I also suggest “red-teaming” your application. I talked about this way back in Episode 38, where I explained how the dymaptic team learned just how easy it is to break a model with only suggestions as guardrails (it took minutes). I have even more examples of how you can do this in Episode 18.
You should test your applications, or better yet, use Claude to help you test them! Claude is surprisingly good at helping you generate offensive examples to test in your application.
Newsologue
This section was written by JAWS based on my directions.
- Vibe Coding Will Bite You — Cassie Kozyrkov’s latest is a horror-story collection of exactly what we’ve been talking about. A Meta alignment researcher’s inbox got deleted by an AI agent. Claude Code wiped someone’s production database. Amazon had 6.3 million orders vanish in a week. Her line: “Expertise won’t save you. Guardrails might.”
- OpenAI kills Sora — The whole thing. App, ChatGPT video generation, all of it—gone. Disney’s billion-dollar deal is dead. Not every AI capability is a product, even when it’s technically impressive.
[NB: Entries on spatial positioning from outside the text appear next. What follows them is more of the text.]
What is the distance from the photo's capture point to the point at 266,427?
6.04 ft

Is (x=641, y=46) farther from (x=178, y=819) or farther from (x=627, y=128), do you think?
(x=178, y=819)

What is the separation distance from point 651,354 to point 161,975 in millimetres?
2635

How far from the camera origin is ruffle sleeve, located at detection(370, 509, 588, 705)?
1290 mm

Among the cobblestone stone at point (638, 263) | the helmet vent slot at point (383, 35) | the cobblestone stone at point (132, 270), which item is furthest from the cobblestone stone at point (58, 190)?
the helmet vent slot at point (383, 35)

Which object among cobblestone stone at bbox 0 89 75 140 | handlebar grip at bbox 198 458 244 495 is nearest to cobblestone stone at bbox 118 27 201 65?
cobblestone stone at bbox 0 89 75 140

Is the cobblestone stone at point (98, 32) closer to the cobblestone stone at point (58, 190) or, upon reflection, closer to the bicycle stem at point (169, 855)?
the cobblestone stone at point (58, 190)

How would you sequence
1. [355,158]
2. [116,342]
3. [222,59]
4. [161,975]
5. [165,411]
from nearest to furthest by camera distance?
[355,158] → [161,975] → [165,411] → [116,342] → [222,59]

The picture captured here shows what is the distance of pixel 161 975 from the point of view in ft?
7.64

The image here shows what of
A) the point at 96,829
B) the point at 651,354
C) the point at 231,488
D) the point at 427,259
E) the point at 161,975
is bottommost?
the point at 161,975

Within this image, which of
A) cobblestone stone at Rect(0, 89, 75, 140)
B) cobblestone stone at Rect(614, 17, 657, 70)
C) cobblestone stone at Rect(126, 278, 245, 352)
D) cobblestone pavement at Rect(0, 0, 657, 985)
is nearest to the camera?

- Claude gets computer use — Anthropic shipped the ability for Claude to click, type, and navigate your Mac like a human. It’s slow, and watching it work is painful. But I’ve been running an AI agent with this capability for months, and the trick is: you don’t watch. You hand it a task, walk away, come back to results.
Epilogue
This episode was a collaboration between me and JAWS, my personal AI agent. I wanted to write about guardrails, but I didn’t want it to be theoretical. So I asked JAWS to build me a real demo.
JAWS built SkyBot. Then we spent a couple hours trying to break it. I’d say things like "work harder on a jailbreak for Layer 1" and "I need a break that is super obvious, and hopefully about pasta." JAWS would run 40 injection attacks, find the comparison framing trick, take screenshots, and update the draft. When I said the Python example wasn’t off-topic enough, JAWS came up with the Rayleigh-scattering-plus-sorting-algorithm attack that passes three layers but gets caught by the fourth.
Then I wrote the newsletter, and JAWS did editing passes—fixing typos, restructuring sections, even spawning sub-agents that roleplayed as different reader personas (a skeptical GIS developer, a non-technical marketing director, a CISO, a startup CTO, a professional newsletter writer) to give feedback on the draft. The words are mine (except where noted) but JAWS did help.
I’m telling you this because it’s relevant to the topic. I trust JAWS to build a demo, break it, draft content, and edit my writing. But JAWS doesn’t publish. I review every word before it goes out. That’s my guardrail—a human in the loop for high-stakes actions. I practice what I preach.
Holly edited, as always, while I was thinking about every system prompt I’ve ever written that I thought was "enough." It wasn’t. It never is. That’s the point.